Exercises —
A: Put this sentence from the book blog post into Spanish: "She goes through a lot and comes out stronger."
B: Extend the book blog post with new writing that picks up right after its closing line.

##### Extract provided

8)Tamar from Iris Murdoch's "The Book and The Brotherhood". She goes through a lot and comes out stronger. She is a really cool girl - would love for her to be my cousin and friend.

7)Ariel from the "Darkangel" trilogy by Meredith Ann Pierce. She puts her life at risk to save her best friend Eoduin and both my sister and I adore her and would be happy to welcome her as a third sister.

6)Anne Shirley from L. M. Montgomery's series. Would love to have her as an extra little sister!

5)Holly Golightly from Truman Capote's "Breakfast at Tiffany's". Would love to have her as a cousin - she would be sure to introduce me to really cool people and get invitations to great parties. Only drawback is that it would probably be difficult not to be a little jealous of her as she is so popular and admired.

4)Cassandra from Dodie Smith's "I Capture the Castle". Cassandra would be a great sister, she is so sensitive and clever and I think you could have some really great girls' night in evenings with her.

3) Mr Bennett - again from Pride and Prejudice. He has a special place in my heart and I think he would be a really cool uncle with a great sense of humour.

2) Kay from Alan Warner's "The Sopranos" and "The Stars in the Bright Sky". If I could have an extra sister (I also have one and she is amazing!) I would go for Kay. She reminds me of myself and I have loved her from the very first time I read "The Sopranos".

1)The Weasley family from the Harry Potter series. Can't imagine a more loving, caring family. I would love to be able to spend Christmas with these people - would make for the perfect bunch of uncle, aunt and cousins!

Who would you like to add to your family?

27 Jan 2011

And then I began yet another book...



I need your help! Sometimes I get so happy when I get my hands on an anticipated book that I "forget" to finish the one that I was already reading. And this month it has really gotten out of hand. I have begun reading what seems like a plethora of books - and finishing none of them. So now I need your advise? Have your ever found yourself in this kind of situation (bet you have...)? And how do you handle it? All advise welcome...

##########
##### Excerpted records

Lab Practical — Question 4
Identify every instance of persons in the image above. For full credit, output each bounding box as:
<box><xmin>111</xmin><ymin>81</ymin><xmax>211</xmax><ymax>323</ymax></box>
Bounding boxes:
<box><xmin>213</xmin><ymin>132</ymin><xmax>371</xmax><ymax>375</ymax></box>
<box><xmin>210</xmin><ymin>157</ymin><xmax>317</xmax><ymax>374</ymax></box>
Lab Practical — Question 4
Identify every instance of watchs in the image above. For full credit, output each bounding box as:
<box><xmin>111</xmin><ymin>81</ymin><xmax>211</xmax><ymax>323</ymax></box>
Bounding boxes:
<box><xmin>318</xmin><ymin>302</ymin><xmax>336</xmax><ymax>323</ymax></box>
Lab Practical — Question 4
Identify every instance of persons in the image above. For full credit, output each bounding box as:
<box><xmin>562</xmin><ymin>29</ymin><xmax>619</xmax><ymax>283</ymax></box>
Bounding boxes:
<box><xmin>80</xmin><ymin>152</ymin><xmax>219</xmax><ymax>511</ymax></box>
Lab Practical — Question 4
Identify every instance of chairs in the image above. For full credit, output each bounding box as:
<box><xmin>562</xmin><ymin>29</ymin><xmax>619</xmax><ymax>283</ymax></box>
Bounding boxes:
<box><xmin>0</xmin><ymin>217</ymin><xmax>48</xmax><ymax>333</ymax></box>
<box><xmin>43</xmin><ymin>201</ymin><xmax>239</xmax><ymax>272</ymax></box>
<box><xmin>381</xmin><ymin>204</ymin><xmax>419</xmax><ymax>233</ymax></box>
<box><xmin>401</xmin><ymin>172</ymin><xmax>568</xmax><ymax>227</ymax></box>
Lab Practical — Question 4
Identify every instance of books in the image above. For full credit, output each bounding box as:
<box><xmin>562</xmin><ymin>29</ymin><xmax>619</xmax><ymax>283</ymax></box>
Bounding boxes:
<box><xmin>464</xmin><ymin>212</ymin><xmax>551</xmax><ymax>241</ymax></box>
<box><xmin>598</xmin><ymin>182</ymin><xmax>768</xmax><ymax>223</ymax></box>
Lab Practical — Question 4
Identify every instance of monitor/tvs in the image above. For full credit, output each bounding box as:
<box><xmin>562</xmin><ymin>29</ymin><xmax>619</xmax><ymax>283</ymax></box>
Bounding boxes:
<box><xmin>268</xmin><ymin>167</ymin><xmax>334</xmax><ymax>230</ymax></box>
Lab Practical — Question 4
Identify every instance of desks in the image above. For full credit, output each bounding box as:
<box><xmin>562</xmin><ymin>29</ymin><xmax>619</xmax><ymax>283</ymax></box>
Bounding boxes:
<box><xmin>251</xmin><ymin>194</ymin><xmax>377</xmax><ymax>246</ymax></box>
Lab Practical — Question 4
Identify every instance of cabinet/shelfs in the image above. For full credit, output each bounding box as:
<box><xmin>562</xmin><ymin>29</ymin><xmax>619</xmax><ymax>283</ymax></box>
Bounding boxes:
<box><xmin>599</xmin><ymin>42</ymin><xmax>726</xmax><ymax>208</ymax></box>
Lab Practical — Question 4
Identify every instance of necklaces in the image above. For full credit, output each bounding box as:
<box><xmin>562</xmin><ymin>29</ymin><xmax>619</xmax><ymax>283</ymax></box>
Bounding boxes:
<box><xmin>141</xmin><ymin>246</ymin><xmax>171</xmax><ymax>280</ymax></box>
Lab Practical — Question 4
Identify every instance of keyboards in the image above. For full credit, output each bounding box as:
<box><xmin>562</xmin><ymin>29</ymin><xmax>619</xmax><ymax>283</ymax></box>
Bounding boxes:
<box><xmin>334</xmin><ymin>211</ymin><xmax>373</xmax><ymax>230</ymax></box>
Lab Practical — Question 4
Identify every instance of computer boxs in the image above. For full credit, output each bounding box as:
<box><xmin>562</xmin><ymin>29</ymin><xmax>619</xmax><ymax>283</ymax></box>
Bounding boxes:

##########

Answers to the tasks —
A: Ella pasa por muchas cosas y sale más fuerte.

B:
Here is a list of what I am currently reading - shame on me!

Javier Marias: All Souls

Martin Amis: The Rachel Papers

Wilkie Collins: The Woman in White

Emily Bronte: Wuthering Heights

Iris Murdoch: The Unicorn

22 Oct 2010

"The Flight from the Enchanter" - a flight of fancy


I have become really quite enchanted with Iris Murdoch and yesterday I finished her slim novel "The Flight from the Enchanter" from 1956. It is a story that revolves around Mischa Fox, the enchanter, a secretive figure who has strange relations to all the other character in the story.

It all starts out with Annette Cockeyne, a young wild-at-heart girl, deciding to leave her finishing school,indulging in a last swing from the chandelier before embarking on a session in the school of life. She stays with her mothers friend Rosa Keepe, a gentlewoman working in a factory who has a complicated relationship to two Polish brothers and a motherly role to her brother Hunter. Other people in the story are the useless John Rainborough, the sneaky Calvin Blick, the seamstress Nina and the eccentric possibly very rich Camilla Wingfield.

The central characters - at least in my interpretation - are Rosa and Anette. They are both women who shrug of the expectations of conventional society. Rosa by working in a factory and having a secretive and difficult relationship to two Polish refugees who have gained a certain power over her. Annette by leaving her finishing school and trying to learning about life on her own - getting into quite an amount of scrapes in the process. Annette made me feel protective of her, she is so unable to cope on her own and her shallow thoughts lead to pretty bad decisions. She is like a child playing grown-up, whereas Rosa has left all of her childhood behind immersing herself in grim reality. And somehow losing herself in the process. It is somehow a disturbing read but also really enchanting. Mischa - the man of impossible power - is enchanting. He seems charismatic and actually nice - however, his right-hand-man Calvin Blick is really creepy, a nasty piece of work.

It is a magical story. The language, the prose, the style of Iris Murdoch is enchanting. I really loved reading the story and found myself really liking Rosa Keepe and her early-feminist ways. A little gem of a book.

19 Oct 2010

Teaser Tuesday: "The Flight from the Enchanter"

So it's been a while since I have done a Teaser Tuesday but today, I will do one.



TEASER TUESDAYS asks you to:

Grab your current read.
Let the book fall open to a random page.
Share with us two “teaser” sentences from that page.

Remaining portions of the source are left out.